「おいしい……」
ぽつりと、零すようにルネリアがそう言って、またスープを飲む。スープは野菜がよく煮込まれ柔らかく優しい味で、彼女は何度も口をつける。
「美味しいです。グレンさま。それに温かいです」
「そうか。肉も魚も食え、スープだけじゃ栄養が偏る。食え。メアロード家の仕事は厳しく辛い。食え」
「はい」
グレンに促されるまま、今度はフォークとナイフを手に取り、肉を切って口に運ぶと、ルネリアは顔を綻ばせた。
「お肉です。
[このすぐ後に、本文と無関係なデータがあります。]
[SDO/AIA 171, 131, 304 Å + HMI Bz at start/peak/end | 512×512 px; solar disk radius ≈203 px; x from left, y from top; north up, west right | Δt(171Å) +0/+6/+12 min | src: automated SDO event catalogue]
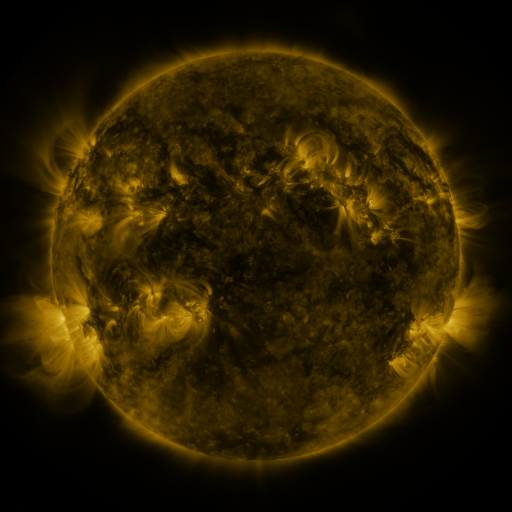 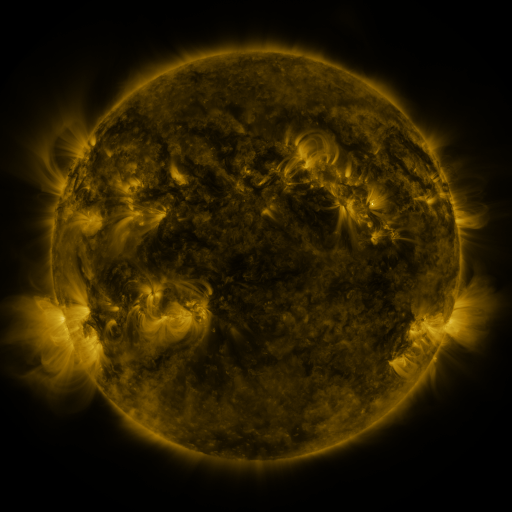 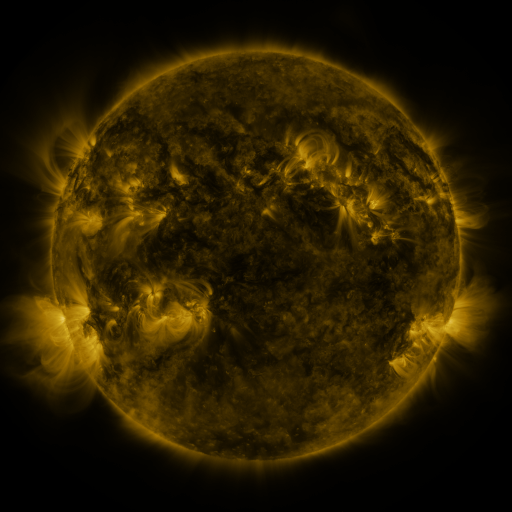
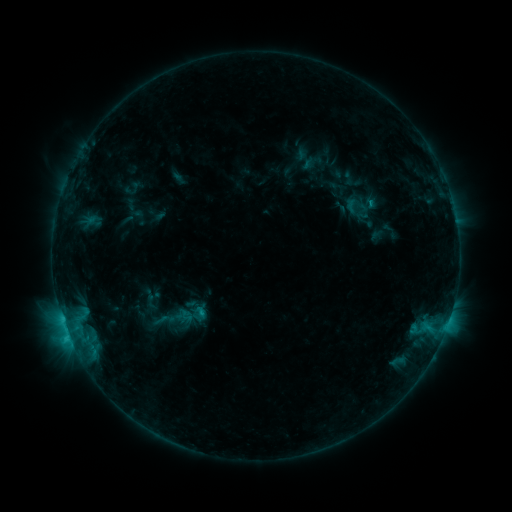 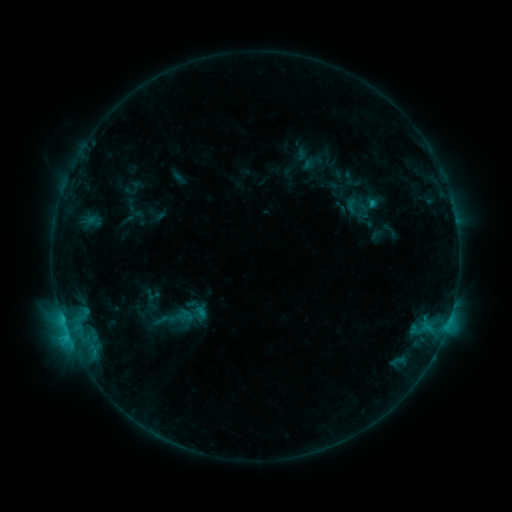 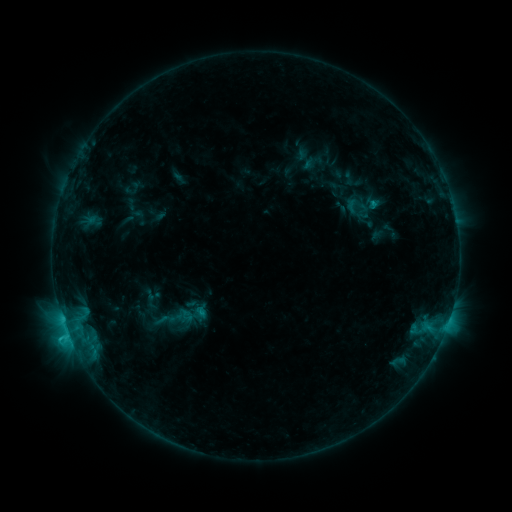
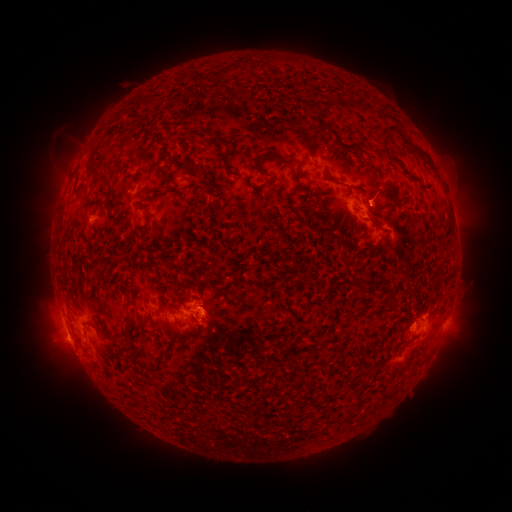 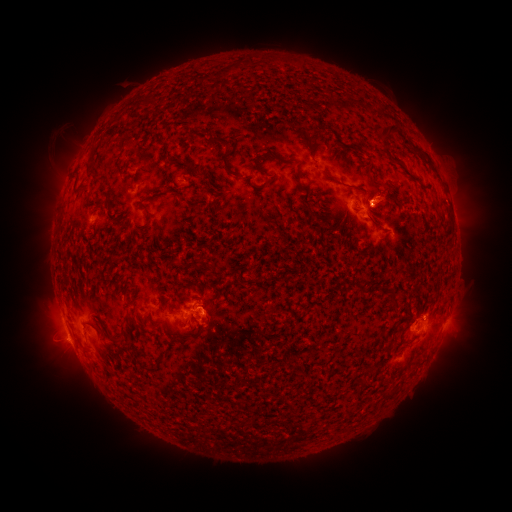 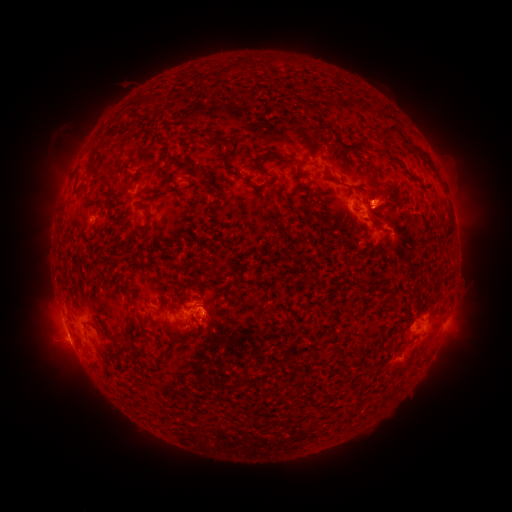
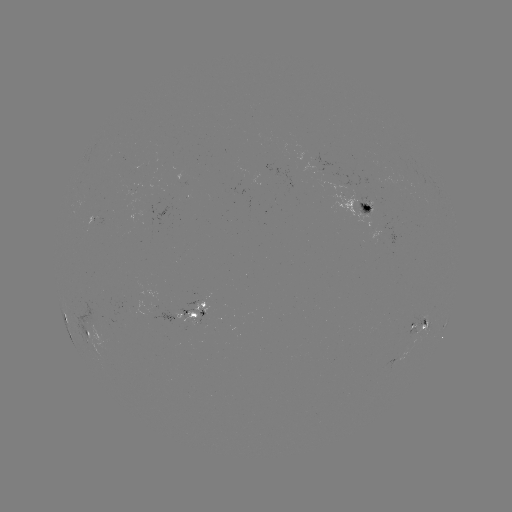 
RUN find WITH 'eruption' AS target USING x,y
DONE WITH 388,195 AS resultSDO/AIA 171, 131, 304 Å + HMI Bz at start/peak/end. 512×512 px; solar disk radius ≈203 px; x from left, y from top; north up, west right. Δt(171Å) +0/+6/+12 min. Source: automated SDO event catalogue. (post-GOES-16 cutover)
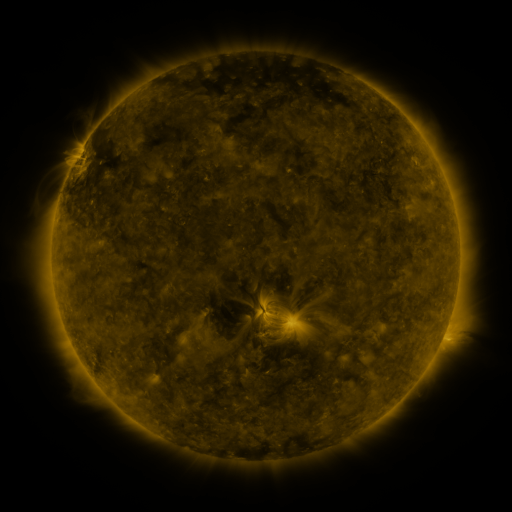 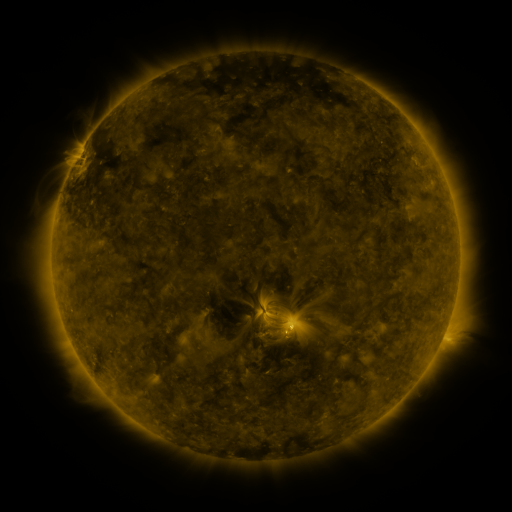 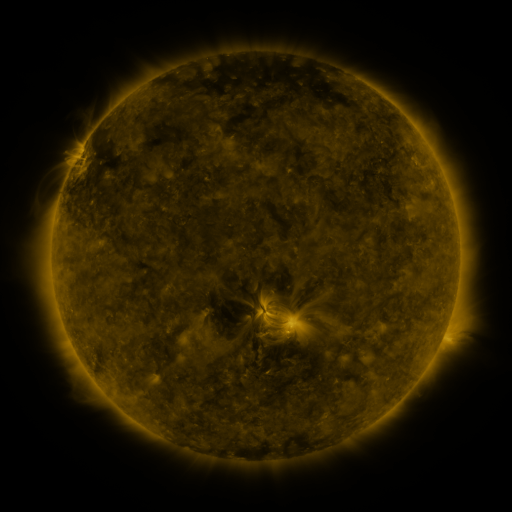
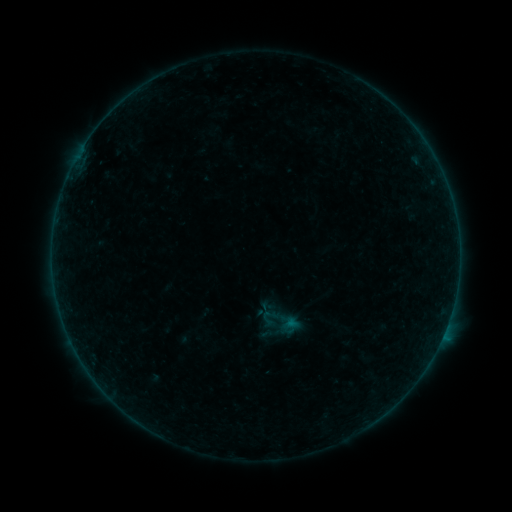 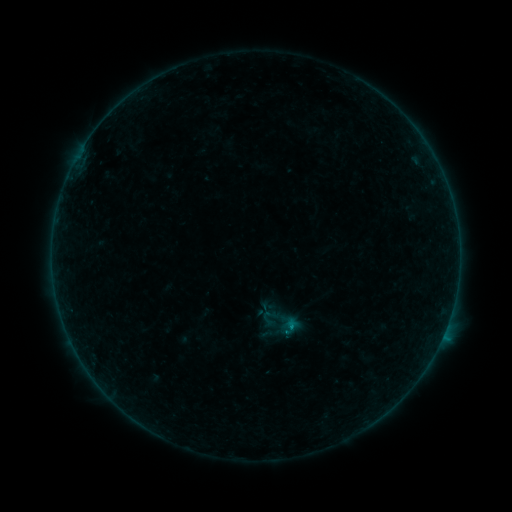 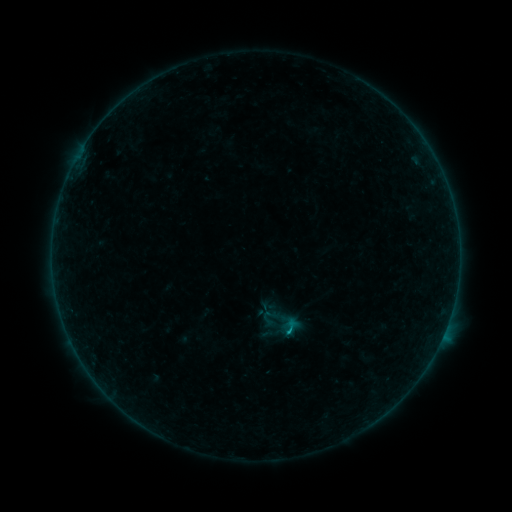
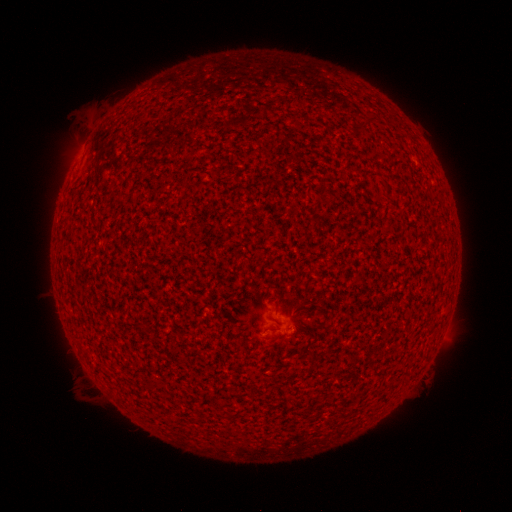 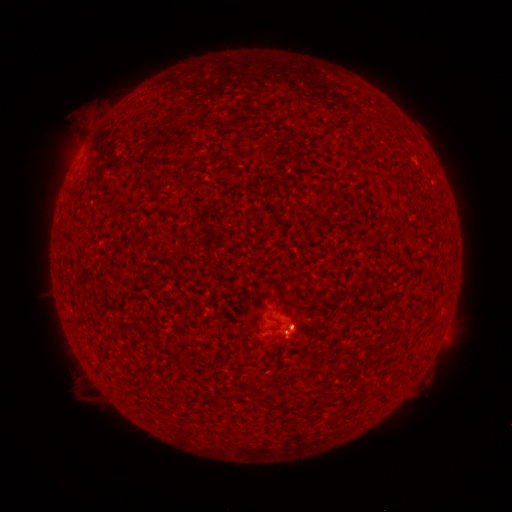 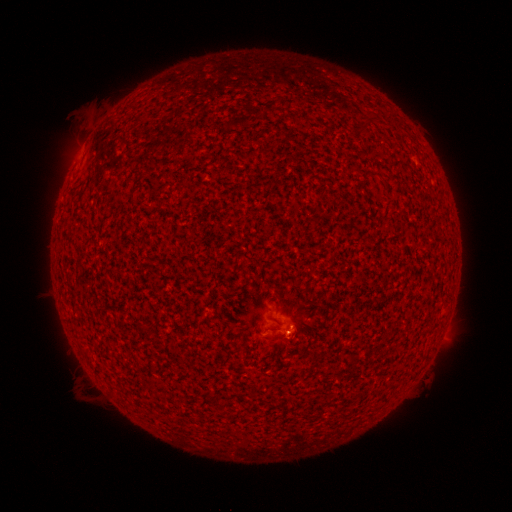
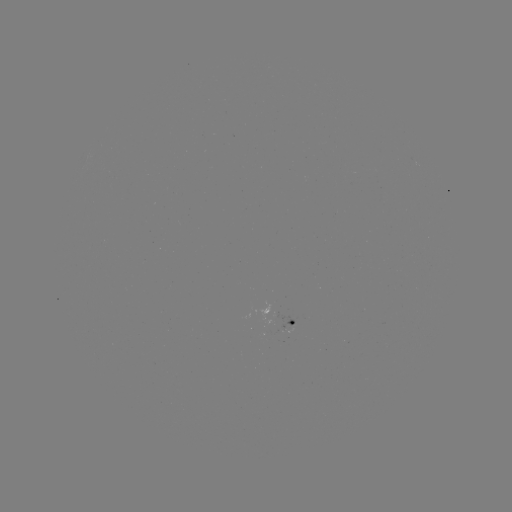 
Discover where eruption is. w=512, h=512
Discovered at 296,331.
美味しいです」
「まぁ、肉だからな」
グレンはそう言って、「そっちは魚だぞ」とルネリアが切り分け始めた魚料理を示す。そしてルネリアが魚料理を食べ始めるのを見計うようにして、グレンは自身の皿に彼女が食べているものと同じ魚料理を盛り、食べ方を示すように食事を始めた。
「こっちのお魚も好きです」
そういえば、誰かとこうして机を囲んで食事をしたのは、本当に久しぶり。ルネリアは高揚にも似た奇妙な感覚を覚えながら、魚料理を口に運ぶ。ちょうどグレンも同じように食べているところで、「悪くないな」と頷いた。まるで一緒に食事をしているみたいだ、とルネリアは顔を綻ばせる。